Is anyone currently using Great Expectations or lo...
# plugins-general
p
Is anyone currently using Great Expectations or looking to start using it soon? I'm testing it out with Meltano as were planning to support it as a plugin but I'm having trouble with finding use cases that arent easily solved with dbt tests or dbt_expectations. I'd love some feedback from people in the community using it!
@monika_rajput I saw your thread and wondered if you ever got it working and what your use case was
l
@pat_nadolny I implemented Great Expectations with meltano/airflow. We only used it for null checks after the transform pipeline was done so nothing too fancy. The way I implemented it, was through a custom DAG we ran with airflow that ran separate from our meltano elt pipeline. But recently I switched over to dbt tests since I needed some Conditional Expectations but they didn't work with our use case since it's still experimental. Hope that helps.
b
@pat_nadolny I'm not using it and I'm not related with it yet but it is the road map. I have some use cases in mind. I would like to compare that I have the updated information in my WH against the source in my incremental syncs. 1. Have the same amount of data filtered in the source by the max key value using for the incremental sync. 2. Have the same count of data for the columns that has to be updated. Context for the point 2, I'm running two pipelines with the same source and destination, I only change the incremental key to get my data updated. We see that only one pipeline doesnt update some fields. Idk if that could be done in great expectations, Actually I validate it manually now and improvement to an python script. Update: We use dbt tests for check the freshness.
p
@lars thanks for that! So it sounds like youre now preferring to use dbt tests over GE but GE has more fine grain control so you use it for a subset of tests that cant be done in dbt test, do I have that right? Since you've used both, do you have any insights on limitations of either? Things that could be improved by Meltano wrapping it. I've found it pretty slow to get an expectation set together vs dbt tests.
@boggdan_barrientos thanks for your note! Thats a good use case, I also had a similar situation in the past where we were syncing a postgres db to snowflake and wanted to periodically verify that all the records exist in snowflake (using count, aggregates, etc.), we ended up with a python script that wasnt the best. I do think GE could solve this "source to target" comparison use case based on this thread I found in their slack community and a linked online forum thread.
l
@pat_nadolny Yes dbt tests is easier to use and set up in my opinion. We didn't need the jupyter notebooks that great_expectations created, so it had features we didn't use and our use case currently is very small. We completely moved to dbt tests and got rid off great_expectations. But from what I can say is that working with great expectations and implementing it into our meltano/airflow setup was a bit complicated at first. dbt test was a breeze to set up. I do find the use case described above interesting and could see us needing that in the future as well.
v
The most solid use case I've heard is that a team doesn't want to use dbt because they are a python shop, and don't know SQL that well. It makes some sense to stay away from dbt in that case, and stick to what your team knows The conversation I had wasn't about great expectations, but I think it's the core of the issue (new language/framework or not)!
p
@lars good to know, this is awesome insight. I also havent really loved the jupyter notebook workflow but I'm sure some people do. The profiling feature for helping build expectations is relatively useful because it seems like it just goes off and runs a bunch of queries against your dataset, so even if theyre not useful for expectations its still good for understanding your data during development. Unfortunately my profiling was constantly erroring out but im using Athena which isnt always the most supported platform so maybe something like Redshift or Snowflake would have an easier time.

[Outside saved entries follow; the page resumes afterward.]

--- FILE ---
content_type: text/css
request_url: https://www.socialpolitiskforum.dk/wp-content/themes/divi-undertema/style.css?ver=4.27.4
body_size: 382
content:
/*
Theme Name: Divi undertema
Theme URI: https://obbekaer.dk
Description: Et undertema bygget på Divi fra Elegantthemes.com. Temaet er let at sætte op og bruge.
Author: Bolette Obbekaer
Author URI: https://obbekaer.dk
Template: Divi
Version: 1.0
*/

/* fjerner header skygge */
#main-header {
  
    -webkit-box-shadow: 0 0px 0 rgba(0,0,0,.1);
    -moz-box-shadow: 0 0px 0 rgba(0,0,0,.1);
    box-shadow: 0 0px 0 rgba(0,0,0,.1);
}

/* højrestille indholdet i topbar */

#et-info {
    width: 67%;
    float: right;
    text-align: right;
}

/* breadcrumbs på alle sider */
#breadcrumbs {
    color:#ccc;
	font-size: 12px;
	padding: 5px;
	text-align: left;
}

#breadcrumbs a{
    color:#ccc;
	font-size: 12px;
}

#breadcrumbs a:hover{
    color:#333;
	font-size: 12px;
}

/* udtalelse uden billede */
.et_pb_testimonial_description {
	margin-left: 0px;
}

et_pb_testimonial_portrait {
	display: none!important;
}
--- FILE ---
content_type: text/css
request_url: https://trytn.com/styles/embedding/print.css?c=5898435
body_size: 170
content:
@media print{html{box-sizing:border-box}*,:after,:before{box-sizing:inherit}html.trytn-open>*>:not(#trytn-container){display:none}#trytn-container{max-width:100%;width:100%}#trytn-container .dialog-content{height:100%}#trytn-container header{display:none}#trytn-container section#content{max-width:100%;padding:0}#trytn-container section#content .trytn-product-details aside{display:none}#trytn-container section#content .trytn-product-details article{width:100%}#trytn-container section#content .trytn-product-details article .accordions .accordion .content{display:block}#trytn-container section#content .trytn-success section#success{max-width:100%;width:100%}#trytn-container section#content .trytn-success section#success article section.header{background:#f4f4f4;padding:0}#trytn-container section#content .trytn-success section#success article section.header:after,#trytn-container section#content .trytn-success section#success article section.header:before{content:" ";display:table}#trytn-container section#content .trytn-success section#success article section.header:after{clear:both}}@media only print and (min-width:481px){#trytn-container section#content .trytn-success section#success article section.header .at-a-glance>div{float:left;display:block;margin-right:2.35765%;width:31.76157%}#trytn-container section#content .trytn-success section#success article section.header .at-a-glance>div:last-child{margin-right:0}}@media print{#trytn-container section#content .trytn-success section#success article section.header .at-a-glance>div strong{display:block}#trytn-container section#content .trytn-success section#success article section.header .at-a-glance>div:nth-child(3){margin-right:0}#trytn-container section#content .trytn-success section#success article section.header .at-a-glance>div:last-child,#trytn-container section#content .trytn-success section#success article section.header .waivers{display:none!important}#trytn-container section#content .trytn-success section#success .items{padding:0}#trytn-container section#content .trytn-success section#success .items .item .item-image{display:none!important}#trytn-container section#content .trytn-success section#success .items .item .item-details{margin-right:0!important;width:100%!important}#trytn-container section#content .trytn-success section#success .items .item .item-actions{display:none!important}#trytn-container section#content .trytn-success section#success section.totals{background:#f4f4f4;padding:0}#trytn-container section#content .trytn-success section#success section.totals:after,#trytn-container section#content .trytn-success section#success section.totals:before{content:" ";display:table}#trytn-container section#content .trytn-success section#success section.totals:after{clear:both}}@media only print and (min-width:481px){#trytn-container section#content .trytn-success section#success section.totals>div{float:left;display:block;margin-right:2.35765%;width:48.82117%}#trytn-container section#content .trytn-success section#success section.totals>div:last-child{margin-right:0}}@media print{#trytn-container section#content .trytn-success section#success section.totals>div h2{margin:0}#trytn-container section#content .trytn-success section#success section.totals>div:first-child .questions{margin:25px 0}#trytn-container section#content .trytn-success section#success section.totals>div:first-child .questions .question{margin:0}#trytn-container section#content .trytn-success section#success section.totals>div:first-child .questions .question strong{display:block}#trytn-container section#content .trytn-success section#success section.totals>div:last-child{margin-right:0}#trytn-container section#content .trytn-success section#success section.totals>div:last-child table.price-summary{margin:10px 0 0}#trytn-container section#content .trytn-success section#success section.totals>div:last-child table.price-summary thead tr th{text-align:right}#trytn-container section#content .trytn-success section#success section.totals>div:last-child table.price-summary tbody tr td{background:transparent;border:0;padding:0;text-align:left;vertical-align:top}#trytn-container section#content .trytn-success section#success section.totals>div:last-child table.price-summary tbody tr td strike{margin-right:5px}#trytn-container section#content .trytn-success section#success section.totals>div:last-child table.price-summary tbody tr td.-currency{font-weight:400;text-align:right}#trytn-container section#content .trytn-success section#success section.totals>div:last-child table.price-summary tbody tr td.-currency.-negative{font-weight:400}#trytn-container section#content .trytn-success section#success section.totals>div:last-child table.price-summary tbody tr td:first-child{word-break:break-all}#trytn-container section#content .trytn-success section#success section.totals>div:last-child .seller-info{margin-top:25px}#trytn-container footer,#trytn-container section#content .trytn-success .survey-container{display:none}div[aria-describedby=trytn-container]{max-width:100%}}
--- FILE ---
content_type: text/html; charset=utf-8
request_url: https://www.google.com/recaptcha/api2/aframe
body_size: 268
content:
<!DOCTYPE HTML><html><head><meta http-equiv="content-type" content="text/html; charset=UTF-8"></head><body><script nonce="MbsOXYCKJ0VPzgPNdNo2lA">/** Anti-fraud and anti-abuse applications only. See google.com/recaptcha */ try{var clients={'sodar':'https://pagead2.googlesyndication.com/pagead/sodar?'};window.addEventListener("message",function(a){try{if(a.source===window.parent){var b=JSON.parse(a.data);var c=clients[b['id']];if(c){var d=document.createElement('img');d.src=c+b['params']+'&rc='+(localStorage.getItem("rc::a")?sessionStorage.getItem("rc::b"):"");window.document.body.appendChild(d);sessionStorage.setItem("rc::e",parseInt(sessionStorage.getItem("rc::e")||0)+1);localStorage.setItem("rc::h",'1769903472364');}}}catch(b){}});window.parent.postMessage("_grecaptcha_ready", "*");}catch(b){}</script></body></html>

@visch thanks for sharing - yeah that sounds like a good use case for sure, it seems like most people using the meltano stack are in SQL land though, although maybe someone using target-s3-csv or target-s3-avro (these dont look to be on MeltanoHub for some reason though 🤔), someone like that might find value.
c
I am super new to Meltano and Great Expectations but I am sure they are part of the toolset to move forward with my use case. I am using opendata datasets from my city to do some basic analysis. So far, I found errors in most of the datasets and have been manually fixing those using Pandas. As I plan to keep on working on this topic, it makes no sense to do any of those manual fixes, but I plan to move to a system with pipelines to load, verify and notify city helpdesk of issues with their datasets. In return, this will improve the quality for everyone involved. Great Expectations seems like a good fit, as I can share the expected values and test. This also has the potential for additional collaborators as they could be simpler to read in plan language compared to SQL or Python manipulations.